# Questions on pictured scenes

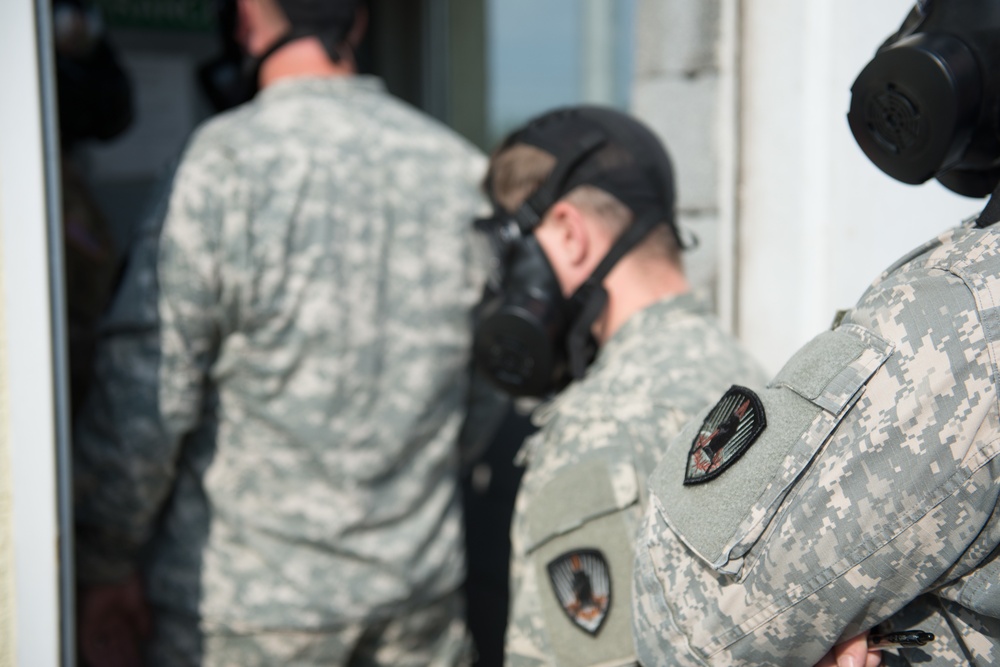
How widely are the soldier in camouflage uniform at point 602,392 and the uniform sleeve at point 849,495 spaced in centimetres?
32

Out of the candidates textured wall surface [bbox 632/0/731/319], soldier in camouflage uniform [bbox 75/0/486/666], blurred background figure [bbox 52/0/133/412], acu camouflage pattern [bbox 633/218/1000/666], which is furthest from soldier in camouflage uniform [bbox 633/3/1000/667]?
blurred background figure [bbox 52/0/133/412]

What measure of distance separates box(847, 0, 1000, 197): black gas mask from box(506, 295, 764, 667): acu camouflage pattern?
48 centimetres

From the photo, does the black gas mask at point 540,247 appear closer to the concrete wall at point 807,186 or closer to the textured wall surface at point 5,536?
the concrete wall at point 807,186

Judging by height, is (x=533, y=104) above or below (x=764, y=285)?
above

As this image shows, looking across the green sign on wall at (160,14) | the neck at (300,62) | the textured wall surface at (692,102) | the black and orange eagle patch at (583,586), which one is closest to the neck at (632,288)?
the black and orange eagle patch at (583,586)

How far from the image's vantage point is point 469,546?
3.01 meters

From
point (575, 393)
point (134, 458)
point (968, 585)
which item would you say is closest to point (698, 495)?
point (968, 585)

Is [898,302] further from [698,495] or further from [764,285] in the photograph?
[764,285]

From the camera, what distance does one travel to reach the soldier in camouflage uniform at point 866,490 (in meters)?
0.84

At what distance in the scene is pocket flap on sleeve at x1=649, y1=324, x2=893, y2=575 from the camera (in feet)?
2.92

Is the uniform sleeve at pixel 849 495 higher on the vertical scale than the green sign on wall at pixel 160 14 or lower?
lower

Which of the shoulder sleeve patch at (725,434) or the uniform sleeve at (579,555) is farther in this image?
the uniform sleeve at (579,555)

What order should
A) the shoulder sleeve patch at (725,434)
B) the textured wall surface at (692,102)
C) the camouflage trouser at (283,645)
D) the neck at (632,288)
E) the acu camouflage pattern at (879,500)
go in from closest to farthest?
the acu camouflage pattern at (879,500), the shoulder sleeve patch at (725,434), the neck at (632,288), the camouflage trouser at (283,645), the textured wall surface at (692,102)

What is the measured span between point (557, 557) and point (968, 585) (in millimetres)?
579
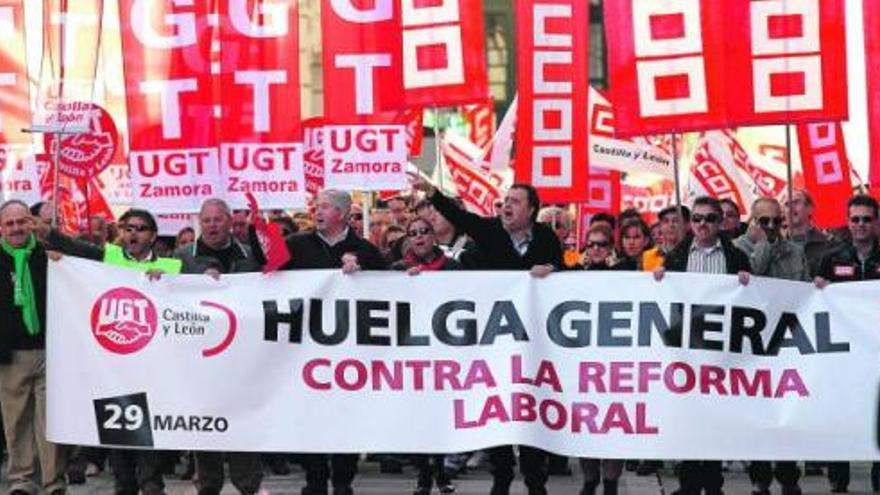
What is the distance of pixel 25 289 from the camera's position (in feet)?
50.6

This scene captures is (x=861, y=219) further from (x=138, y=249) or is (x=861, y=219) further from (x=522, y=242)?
(x=138, y=249)

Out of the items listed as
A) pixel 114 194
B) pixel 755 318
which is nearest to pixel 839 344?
pixel 755 318

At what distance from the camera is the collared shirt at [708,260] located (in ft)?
48.9

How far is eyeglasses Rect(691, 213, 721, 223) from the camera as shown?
14.9 m

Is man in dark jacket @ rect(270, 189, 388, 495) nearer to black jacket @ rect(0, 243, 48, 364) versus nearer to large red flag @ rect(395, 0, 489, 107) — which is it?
black jacket @ rect(0, 243, 48, 364)

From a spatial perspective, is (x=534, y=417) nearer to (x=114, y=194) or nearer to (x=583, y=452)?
(x=583, y=452)

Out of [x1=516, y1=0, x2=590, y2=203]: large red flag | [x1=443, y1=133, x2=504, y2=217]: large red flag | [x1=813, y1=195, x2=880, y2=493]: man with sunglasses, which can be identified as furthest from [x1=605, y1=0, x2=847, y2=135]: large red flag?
[x1=443, y1=133, x2=504, y2=217]: large red flag

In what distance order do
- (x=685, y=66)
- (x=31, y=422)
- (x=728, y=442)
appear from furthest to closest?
(x=685, y=66) → (x=31, y=422) → (x=728, y=442)

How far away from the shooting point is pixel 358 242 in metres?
15.2

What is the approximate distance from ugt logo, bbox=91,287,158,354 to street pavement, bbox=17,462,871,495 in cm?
216

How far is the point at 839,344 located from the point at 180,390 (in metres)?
3.76

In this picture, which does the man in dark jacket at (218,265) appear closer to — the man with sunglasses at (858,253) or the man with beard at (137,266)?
the man with beard at (137,266)

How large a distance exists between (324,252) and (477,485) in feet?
10.5

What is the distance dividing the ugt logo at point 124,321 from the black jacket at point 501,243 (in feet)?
5.87
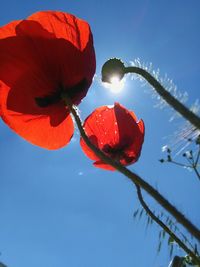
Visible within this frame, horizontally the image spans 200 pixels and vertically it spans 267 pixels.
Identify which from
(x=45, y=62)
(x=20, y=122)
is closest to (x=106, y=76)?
(x=45, y=62)

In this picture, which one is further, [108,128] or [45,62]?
[108,128]

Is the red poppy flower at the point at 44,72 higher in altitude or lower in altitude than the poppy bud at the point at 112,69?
higher

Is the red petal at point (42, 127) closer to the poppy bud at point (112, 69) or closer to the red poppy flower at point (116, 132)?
the red poppy flower at point (116, 132)

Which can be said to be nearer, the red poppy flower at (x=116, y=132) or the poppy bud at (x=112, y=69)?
the poppy bud at (x=112, y=69)

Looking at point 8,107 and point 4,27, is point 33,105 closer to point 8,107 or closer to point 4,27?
point 8,107

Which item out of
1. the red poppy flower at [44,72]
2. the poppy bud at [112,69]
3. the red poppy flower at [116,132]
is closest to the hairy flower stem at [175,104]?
the poppy bud at [112,69]

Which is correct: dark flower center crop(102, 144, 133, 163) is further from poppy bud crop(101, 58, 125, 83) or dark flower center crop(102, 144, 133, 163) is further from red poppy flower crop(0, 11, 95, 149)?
poppy bud crop(101, 58, 125, 83)

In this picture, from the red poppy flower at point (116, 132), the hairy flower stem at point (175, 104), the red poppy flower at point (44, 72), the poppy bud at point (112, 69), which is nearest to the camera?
the hairy flower stem at point (175, 104)
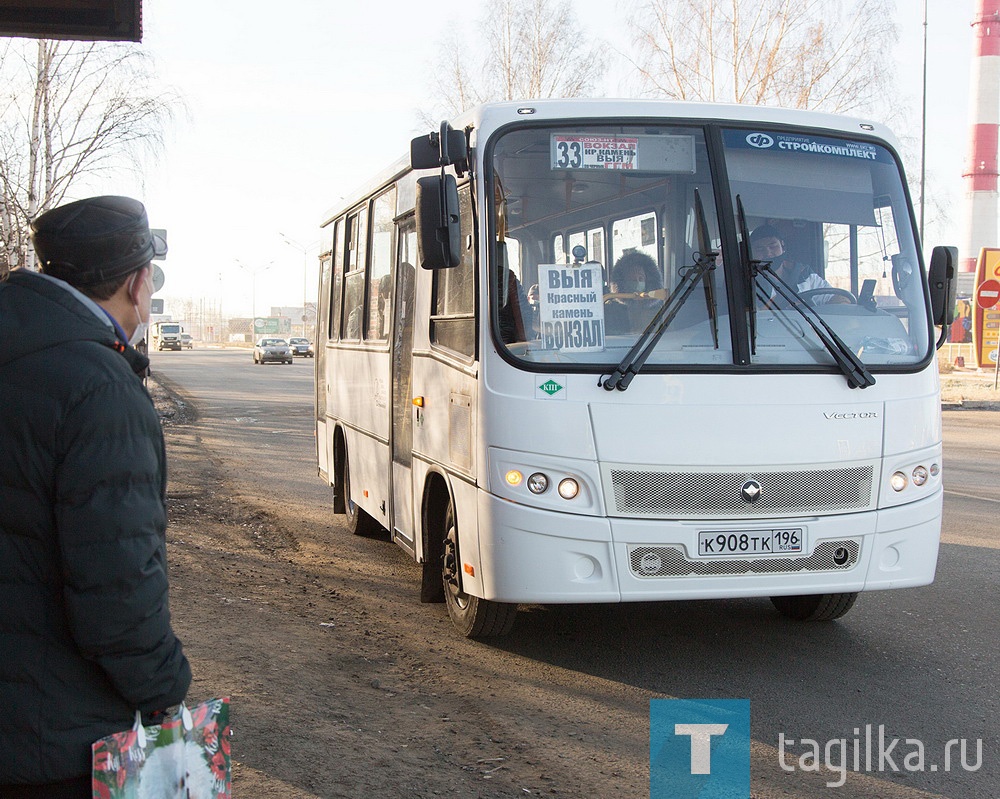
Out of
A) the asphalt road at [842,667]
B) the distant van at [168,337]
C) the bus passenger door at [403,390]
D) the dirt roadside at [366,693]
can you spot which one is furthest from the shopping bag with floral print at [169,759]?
the distant van at [168,337]

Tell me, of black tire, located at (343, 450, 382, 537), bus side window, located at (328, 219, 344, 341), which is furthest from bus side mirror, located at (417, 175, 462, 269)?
bus side window, located at (328, 219, 344, 341)

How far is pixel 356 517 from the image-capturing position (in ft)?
32.3

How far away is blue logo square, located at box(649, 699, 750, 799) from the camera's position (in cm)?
435

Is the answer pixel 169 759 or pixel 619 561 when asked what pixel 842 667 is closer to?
pixel 619 561

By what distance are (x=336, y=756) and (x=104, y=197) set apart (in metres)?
2.93

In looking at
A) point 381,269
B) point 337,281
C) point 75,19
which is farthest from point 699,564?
point 337,281

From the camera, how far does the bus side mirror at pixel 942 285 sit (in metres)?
Answer: 6.32

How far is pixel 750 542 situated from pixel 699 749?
1.17 meters

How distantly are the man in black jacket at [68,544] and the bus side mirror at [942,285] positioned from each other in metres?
5.19

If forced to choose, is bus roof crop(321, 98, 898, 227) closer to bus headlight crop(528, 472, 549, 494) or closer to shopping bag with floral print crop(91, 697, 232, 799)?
bus headlight crop(528, 472, 549, 494)

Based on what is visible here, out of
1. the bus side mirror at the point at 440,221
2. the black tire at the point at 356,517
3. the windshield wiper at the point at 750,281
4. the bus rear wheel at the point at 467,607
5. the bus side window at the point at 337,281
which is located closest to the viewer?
the bus side mirror at the point at 440,221

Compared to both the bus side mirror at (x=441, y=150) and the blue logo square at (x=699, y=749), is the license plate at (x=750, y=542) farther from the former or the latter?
the bus side mirror at (x=441, y=150)

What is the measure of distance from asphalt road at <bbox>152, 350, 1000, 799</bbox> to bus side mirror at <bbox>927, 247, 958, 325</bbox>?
71.8 inches
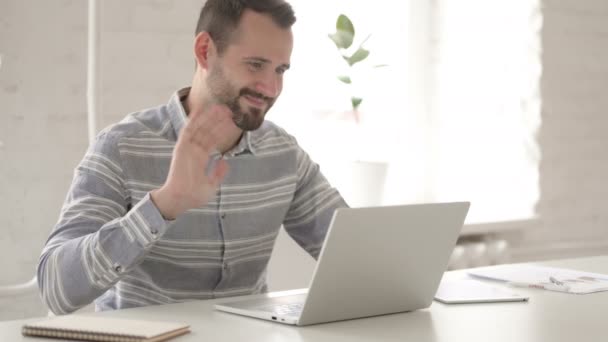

# WHAT YOU HAVE TO DO
Copy out every one of the rows above with no changes, leaving out the pictures.

# ANSWER FOR THE TASK
How widely are the soldier in camouflage uniform at point 602,392 and the uniform sleeve at point 849,495 spaced in centimetres?
32

Out of the candidates textured wall surface [bbox 632/0/731/319], soldier in camouflage uniform [bbox 75/0/486/666], blurred background figure [bbox 52/0/133/412], acu camouflage pattern [bbox 633/218/1000/666], which is furthest from soldier in camouflage uniform [bbox 633/3/1000/667]?
blurred background figure [bbox 52/0/133/412]

What measure of distance separates box(847, 0, 1000, 197): black gas mask from box(506, 295, 764, 667): acu camouflage pattern?
48 centimetres

From the photo, does the black gas mask at point 540,247 appear closer to the concrete wall at point 807,186 or closer to the textured wall surface at point 5,536?
the concrete wall at point 807,186

Judging by height, is (x=533, y=104) above or below (x=764, y=285)?
above

As this image shows, looking across the green sign on wall at (160,14) | the neck at (300,62) | the textured wall surface at (692,102) | the black and orange eagle patch at (583,586), which one is closest to the neck at (632,288)?
the black and orange eagle patch at (583,586)

How far from the image's vantage point is point 469,546?
3.01 meters

From
point (575, 393)
point (134, 458)
point (968, 585)
which item would you say is closest to point (698, 495)?
point (968, 585)

Is [898,302] further from [698,495] or further from [764,285] in the photograph?
[764,285]

From the camera, what distance does one travel to reach the soldier in camouflage uniform at point 866,490 (in meters)?
0.84

At what distance in the scene is pocket flap on sleeve at x1=649, y1=324, x2=893, y2=575 from the camera (in feet)?
2.92

Is the uniform sleeve at pixel 849 495 higher on the vertical scale than the green sign on wall at pixel 160 14 or lower?
lower

Which of the shoulder sleeve patch at (725,434) or the uniform sleeve at (579,555) is farther in this image?
the uniform sleeve at (579,555)

What order should
A) the shoulder sleeve patch at (725,434)
B) the textured wall surface at (692,102)
C) the camouflage trouser at (283,645)
D) the neck at (632,288)
E) the acu camouflage pattern at (879,500)
go in from closest to farthest?
the acu camouflage pattern at (879,500), the shoulder sleeve patch at (725,434), the neck at (632,288), the camouflage trouser at (283,645), the textured wall surface at (692,102)

What is the measured span between point (557, 557) and point (968, 585) (in millimetres)?
579
What is the distance of pixel 25 289 from the camera's position (in feet)?
50.6

This scene captures is (x=861, y=219) further from (x=138, y=249) or is (x=861, y=219) further from (x=522, y=242)?
(x=138, y=249)

Out of the items listed as
A) pixel 114 194
B) pixel 755 318
which is nearest to pixel 839 344?
pixel 755 318

At what distance from the camera is the collared shirt at [708,260] located (in ft)?
48.9

How far is eyeglasses Rect(691, 213, 721, 223) from the camera as shown?
14.9 m

Is man in dark jacket @ rect(270, 189, 388, 495) nearer to black jacket @ rect(0, 243, 48, 364) versus nearer to large red flag @ rect(395, 0, 489, 107) — which is it?
black jacket @ rect(0, 243, 48, 364)

From a spatial perspective, is (x=534, y=417) nearer to (x=114, y=194) or nearer to (x=583, y=452)?
(x=583, y=452)

Out of [x1=516, y1=0, x2=590, y2=203]: large red flag | [x1=443, y1=133, x2=504, y2=217]: large red flag | [x1=813, y1=195, x2=880, y2=493]: man with sunglasses, which can be identified as furthest from [x1=605, y1=0, x2=847, y2=135]: large red flag?
[x1=443, y1=133, x2=504, y2=217]: large red flag

In what distance order do
- (x=685, y=66)
- (x=31, y=422)
- (x=728, y=442)
appear from furthest to closest?
(x=685, y=66) → (x=31, y=422) → (x=728, y=442)

How far away from the shooting point is pixel 358 242 in metres?
15.2

What is the approximate distance from ugt logo, bbox=91,287,158,354 to street pavement, bbox=17,462,871,495 in cm?
216

How far is the point at 839,344 located from the point at 180,390 (in metres)?
3.76

In this picture, which does the man in dark jacket at (218,265) appear closer to — the man with sunglasses at (858,253) or the man with beard at (137,266)?
the man with beard at (137,266)

How large a distance exists between (324,252) and (477,485) in feet?
10.5

What is the distance dividing the ugt logo at point 124,321 from the black jacket at point 501,243 (in feet)?
5.87
Visible within this frame, horizontally the image spans 200 pixels and vertically it spans 267 pixels.
Identify which from
(x=45, y=62)
(x=20, y=122)
is closest to (x=106, y=76)?
(x=45, y=62)

In this picture, which one is further, [108,128] or [45,62]?
[108,128]

Is the red poppy flower at the point at 44,72 higher in altitude or lower in altitude than the poppy bud at the point at 112,69?
higher

Is the red petal at point (42, 127) closer to the poppy bud at point (112, 69) or closer to the red poppy flower at point (116, 132)?
the red poppy flower at point (116, 132)

Which can be said to be nearer, the red poppy flower at (x=116, y=132) or the poppy bud at (x=112, y=69)?
the poppy bud at (x=112, y=69)

Looking at point 8,107 and point 4,27, is point 33,105 closer to point 8,107 or closer to point 4,27?
point 8,107

Which item out of
1. the red poppy flower at [44,72]
2. the poppy bud at [112,69]
3. the red poppy flower at [116,132]
is closest to the hairy flower stem at [175,104]?
the poppy bud at [112,69]

Which is correct: dark flower center crop(102, 144, 133, 163) is further from poppy bud crop(101, 58, 125, 83) or dark flower center crop(102, 144, 133, 163) is further from red poppy flower crop(0, 11, 95, 149)?
poppy bud crop(101, 58, 125, 83)

In this picture, from the red poppy flower at point (116, 132), the hairy flower stem at point (175, 104), the red poppy flower at point (44, 72), the poppy bud at point (112, 69), which is nearest to the camera?
the hairy flower stem at point (175, 104)
Out of
A) the asphalt road at [842,667]
B) the distant van at [168,337]
C) the bus passenger door at [403,390]
D) the dirt roadside at [366,693]
can you spot which one is furthest from the shopping bag with floral print at [169,759]?
the distant van at [168,337]

Tell me, of black tire, located at (343, 450, 382, 537), bus side window, located at (328, 219, 344, 341), which is furthest from bus side mirror, located at (417, 175, 462, 269)?
bus side window, located at (328, 219, 344, 341)

How far is pixel 356 517 from the image-capturing position (in ft)?
32.3

How far away is blue logo square, located at box(649, 699, 750, 799) from the camera's position (in cm)?
435

Is the answer pixel 169 759 or pixel 619 561 when asked what pixel 842 667 is closer to?
pixel 619 561

By what distance are (x=336, y=756) and (x=104, y=197) set apart (in metres)?
2.93

In looking at
A) point 381,269
B) point 337,281
C) point 75,19
which is farthest from point 699,564?
point 337,281

From the camera, how far does the bus side mirror at pixel 942 285 sit (in metres)?
Answer: 6.32

How far is pixel 750 542 situated from pixel 699 749?
1.17 meters

How distantly are the man in black jacket at [68,544] and the bus side mirror at [942,285] positioned from each other in metres?
5.19

If forced to choose, is bus roof crop(321, 98, 898, 227) closer to bus headlight crop(528, 472, 549, 494) or closer to shopping bag with floral print crop(91, 697, 232, 799)?
bus headlight crop(528, 472, 549, 494)

Based on what is visible here, out of
1. the bus side mirror at the point at 440,221
2. the black tire at the point at 356,517
3. the windshield wiper at the point at 750,281
4. the bus rear wheel at the point at 467,607
5. the bus side window at the point at 337,281
which is located closest to the viewer?
the bus side mirror at the point at 440,221

Compared to both the bus side mirror at (x=441, y=150) and the blue logo square at (x=699, y=749), is the license plate at (x=750, y=542) farther from the former or the latter?
the bus side mirror at (x=441, y=150)

What is the measure of distance from asphalt road at <bbox>152, 350, 1000, 799</bbox> to bus side mirror at <bbox>927, 247, 958, 325</bbox>?
71.8 inches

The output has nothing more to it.